From road bikes and electric bicycles to mama chari, aka “mom’s bicycle” (a light city bicycle equipped with a small basket at the front)—bicycle-friendly Japan offers a wide range of choices, depending on your needs—and fitness level.
Where To Buy A Bicycle
Bicycle shops are very common within the city. The range of choice might not be as extensive as it may be online, but you can usually get a better deal and avoid high shipping fees: in general, there are always more benefits to buying in a physical shop than downsides.
Japan is a great country to shop for used equipment—if you feel like looking around at your options, or if you are on a budget, you can always opt for looking up websites such as Yahoo Auctions and Mercari, where you can find amazing deals on used bicycles, but these websites are all in Japanese. Mercari is an e-commerce company where you can buy and sell with “peace of mind”: sellers are verified and previous buyers leave reviews for easy reference. Yahoo! Auctions, on the other hand, runs on an auction-based system: the seller sets up a minimum price and a time frame, and interested buyers bid their offer. The highest bid gest the product at the end of the chosen timeline.
Registering a Bicycle
The first thing you have to do when buying a bicycle is to register it under your name. When buying it new from a shop, the staff should guide you through the process, but if you just buy it used from an acquaintance, you can visit a local bike shop or go to the nearest police station with the registration papers from the previous owner and, for a small processing fee (less than 1000 yen), you can easily get it properly registered. This is crucial for monitoring bicycles and to be able to report to the police in the unlucky case it gets stolen.
Follow Traffic Laws When Cycling
Bicycles are classified as light vehicles, together with motor scooters; therefore, you must remember to comply with the same traffic laws and follow the same rules that apply to motored vehicles. For example, avoid riding on sidewalks, ride in the direction of traffic, do not use your smartphone, or listen to music while riding, as it can impact your concentration.

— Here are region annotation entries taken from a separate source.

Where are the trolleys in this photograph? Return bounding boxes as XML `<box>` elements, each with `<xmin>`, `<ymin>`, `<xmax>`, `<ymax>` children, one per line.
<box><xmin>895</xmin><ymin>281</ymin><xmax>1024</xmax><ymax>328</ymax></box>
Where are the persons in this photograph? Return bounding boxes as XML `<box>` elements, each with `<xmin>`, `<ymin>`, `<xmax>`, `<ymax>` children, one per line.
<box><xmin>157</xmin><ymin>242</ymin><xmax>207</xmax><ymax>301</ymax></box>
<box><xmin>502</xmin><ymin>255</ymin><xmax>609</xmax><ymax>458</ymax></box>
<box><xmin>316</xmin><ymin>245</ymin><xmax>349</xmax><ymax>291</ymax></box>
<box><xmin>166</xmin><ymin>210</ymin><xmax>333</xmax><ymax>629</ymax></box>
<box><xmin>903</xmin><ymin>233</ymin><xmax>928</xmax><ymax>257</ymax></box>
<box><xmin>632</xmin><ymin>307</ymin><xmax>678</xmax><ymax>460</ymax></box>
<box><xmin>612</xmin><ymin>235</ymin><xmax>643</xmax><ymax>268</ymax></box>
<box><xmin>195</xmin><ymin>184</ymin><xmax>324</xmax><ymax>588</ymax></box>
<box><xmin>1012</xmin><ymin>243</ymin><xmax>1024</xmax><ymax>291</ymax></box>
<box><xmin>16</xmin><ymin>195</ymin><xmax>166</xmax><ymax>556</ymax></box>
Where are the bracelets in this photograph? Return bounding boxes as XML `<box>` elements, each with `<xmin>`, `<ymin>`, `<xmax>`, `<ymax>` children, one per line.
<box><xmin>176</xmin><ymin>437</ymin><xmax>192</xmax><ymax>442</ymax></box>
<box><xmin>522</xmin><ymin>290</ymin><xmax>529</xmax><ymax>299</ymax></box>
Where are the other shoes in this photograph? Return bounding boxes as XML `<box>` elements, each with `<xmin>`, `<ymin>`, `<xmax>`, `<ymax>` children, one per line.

Sign Up for Bicycle Liability Insurance
If you live in Tokyo, getting cycling insurance became compulsory in April 2021. Many providers and companies nowadays offer basic bicycle insurance plans, called jitensha hoken (自転車保険) in Japanese, that for just little more than 3000 yen a year give you essential coverage in case you are unlucky and get caught up in an incident that involves either getting injured or injuring someone else. Common convenience store chains such as 7-Eleven and Lawson, but also companies such as Line and Softbank have started providing similar insurance plans, to which you can easily apply online and pay at any convenience store.
Parking Your Bicycle
Parking in the street is almost always prohibited, and bicycles should be parked in authorized areas—bike parking is usually located around most train stations.
Parking and locking your bike in the street can be an option for a couple of minutes, for example, when stopping in front of a convenience store, but when leaving it on the street for an extended period of time, it might get seized by the police, and if you want it back you may be subjected to the payment of a fine to the local ward.
Why Not Get on a Bike and Start Cycling in Japan?
Ditch busy and cramped rush-hour trains and switch to a more environmentally friendly means of transportation—cycling in Japan is fun!